- DOKUMEN SUMBER
>>>
Pemerintah tengah berupaya untuk mengurangi porsi penggunaan pembangkit listrik tenaga batu bara (PLTU) guna meningkatkan kapasitas pembangkit berbasis energi baru dan terbarukan (EBT).
Direktur Pembinaan Program Ketenagalistrikan Kementerian Energi dan Sumber Daya Mineral (ESDM) Jisman Hutajulu mengatakan, untuk mencapai target porsi EBT dalam bauran energi nasional sebesar 23 persen pada 2025 dibutuhkan setidaknya penambahan kapasitas pembangkit EBT lebih dari 10 gigawatt (GW). Sementara di sisi lain, permintaan listrik menurun signifikan akibat pandemi Covid-19.
“Share PLTU cukup besar saat ini capai hampir 65 persen, sementara kita punya target EBT pada 2025 sebesar 23 persen. Sesuai RUPTL yang baru diperlukan lebih dari 10 GW EBT untuk 2025. Bagaimana ini bisa masuk ke sistem? Salah satu cara adalah mengurangi porsi PLTU karena demand [listrik] kita turun,” ujar Jisman dalam acara Virtual The 9th Indonesia EBTKE ConEx 2020, Selasa (24/11/2020).
Jisman mengungkapkan ada dua opsi yang tengah dipertimbangkan pemerintah untuk mengurangi porsi PLTU. Opsi pertama adalah mengganti PLTU tua yang sudah berusia 20-25 tahun dengan pembangkit listrik tenaga surya (PLTS).
Pembangunan PLTS didorong karena PLTS memiliki kelebihan, seperti less maintenance, pembangunan tidak membutuhkan waktu yang lama, dan harga dari PLTS semakin turun.
<<<
- TUGAS ANDA
• a. Tulis ulang bagian dokumen sumber dari "Pemerintah tengah berupaya" sampai "akibat pandemi Covid-19.", dengan mengganti "pandemi" menjadi "wabah".
• b. Jawablah pertanyaan berikut berdasarkan dokumen sumber.
(i) Berapa besar porsi PLTU saat ini menurut Jisman?
(ii) Berapa usia PLTU tua yang akan diganti dengan PLTS pada opsi pertama?
(iii) Pada hari dan tanggal berapa Jisman berbicara dalam acara Virtual The 9th Indonesia EBTKE ConEx 2020?
• c. Tentukan apakah setiap pernyataan berikut sesuai dengan dokumen sumber. Jawab ya atau tidak, lalu kutip kata-kata dari dokumen yang menjadi dasar jawaban.
(i) Target porsi EBT dalam bauran energi nasional pada 2025 adalah 23 persen.
(ii) Permintaan listrik meningkat akibat pandemi Covid-19.
(iii) Pembangunan PLTS membutuhkan waktu yang lama.
Baris-baris berikut tidak berhubungan dengan dokumen sumber.

- BARIS YANG DITAMPILKAN
>>>
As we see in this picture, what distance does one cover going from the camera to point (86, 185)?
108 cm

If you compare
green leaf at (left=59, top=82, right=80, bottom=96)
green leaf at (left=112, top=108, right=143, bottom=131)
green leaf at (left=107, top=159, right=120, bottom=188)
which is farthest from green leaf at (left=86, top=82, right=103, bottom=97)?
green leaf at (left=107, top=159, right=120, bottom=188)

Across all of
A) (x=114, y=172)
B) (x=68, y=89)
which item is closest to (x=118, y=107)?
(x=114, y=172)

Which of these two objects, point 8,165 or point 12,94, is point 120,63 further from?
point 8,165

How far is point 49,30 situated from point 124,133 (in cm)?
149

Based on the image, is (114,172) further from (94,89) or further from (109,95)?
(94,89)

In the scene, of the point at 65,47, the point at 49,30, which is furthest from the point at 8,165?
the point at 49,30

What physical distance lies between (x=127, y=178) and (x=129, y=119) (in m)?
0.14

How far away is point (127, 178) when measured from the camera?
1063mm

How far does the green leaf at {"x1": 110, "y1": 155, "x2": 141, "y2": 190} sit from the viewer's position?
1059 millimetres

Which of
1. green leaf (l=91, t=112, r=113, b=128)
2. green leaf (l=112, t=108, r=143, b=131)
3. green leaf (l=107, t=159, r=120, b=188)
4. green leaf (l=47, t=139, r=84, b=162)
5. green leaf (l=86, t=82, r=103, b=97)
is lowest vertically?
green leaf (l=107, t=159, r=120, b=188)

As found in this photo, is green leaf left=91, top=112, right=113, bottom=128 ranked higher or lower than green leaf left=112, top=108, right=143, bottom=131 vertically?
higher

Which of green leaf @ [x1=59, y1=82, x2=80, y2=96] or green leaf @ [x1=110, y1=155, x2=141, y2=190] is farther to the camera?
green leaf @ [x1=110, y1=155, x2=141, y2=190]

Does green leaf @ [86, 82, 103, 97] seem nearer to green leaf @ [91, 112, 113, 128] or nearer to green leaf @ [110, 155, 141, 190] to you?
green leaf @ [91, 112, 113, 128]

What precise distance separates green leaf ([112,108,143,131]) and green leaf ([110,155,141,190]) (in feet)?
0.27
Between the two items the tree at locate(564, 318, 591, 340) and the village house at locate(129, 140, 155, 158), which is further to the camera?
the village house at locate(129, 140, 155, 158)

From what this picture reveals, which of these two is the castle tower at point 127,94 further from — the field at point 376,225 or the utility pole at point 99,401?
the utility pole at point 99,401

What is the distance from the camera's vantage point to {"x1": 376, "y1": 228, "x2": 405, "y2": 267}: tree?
<<<
- JAWABAN PER TUGAS
• a.
Pemerintah tengah berupaya untuk mengurangi porsi penggunaan pembangkit listrik tenaga batu bara (PLTU) guna meningkatkan kapasitas pembangkit berbasis energi baru dan terbarukan (EBT).
Direktur Pembinaan Program Ketenagalistrikan Kementerian Energi dan Sumber Daya Mineral (ESDM) Jisman Hutajulu mengatakan, untuk mencapai target porsi EBT dalam bauran energi nasional sebesar 23 persen pada 2025 dibutuhkan setidaknya penambahan kapasitas pembangkit EBT lebih dari 10 gigawatt (GW). Sementara di sisi lain, permintaan listrik menurun signifikan akibat wabah Covid-19.

• b.
(i) Hampir 65 persen.
(ii) 20-25 tahun.
(iii) Selasa, 24/11/2020.

• c.
(i) Ya: "target porsi EBT dalam bauran energi nasional sebesar 23 persen pada 2025"
(ii) Tidak: "permintaan listrik menurun signifikan akibat pandemi Covid-19"
(iii) Tidak: "pembangunan tidak membutuhkan waktu yang lama"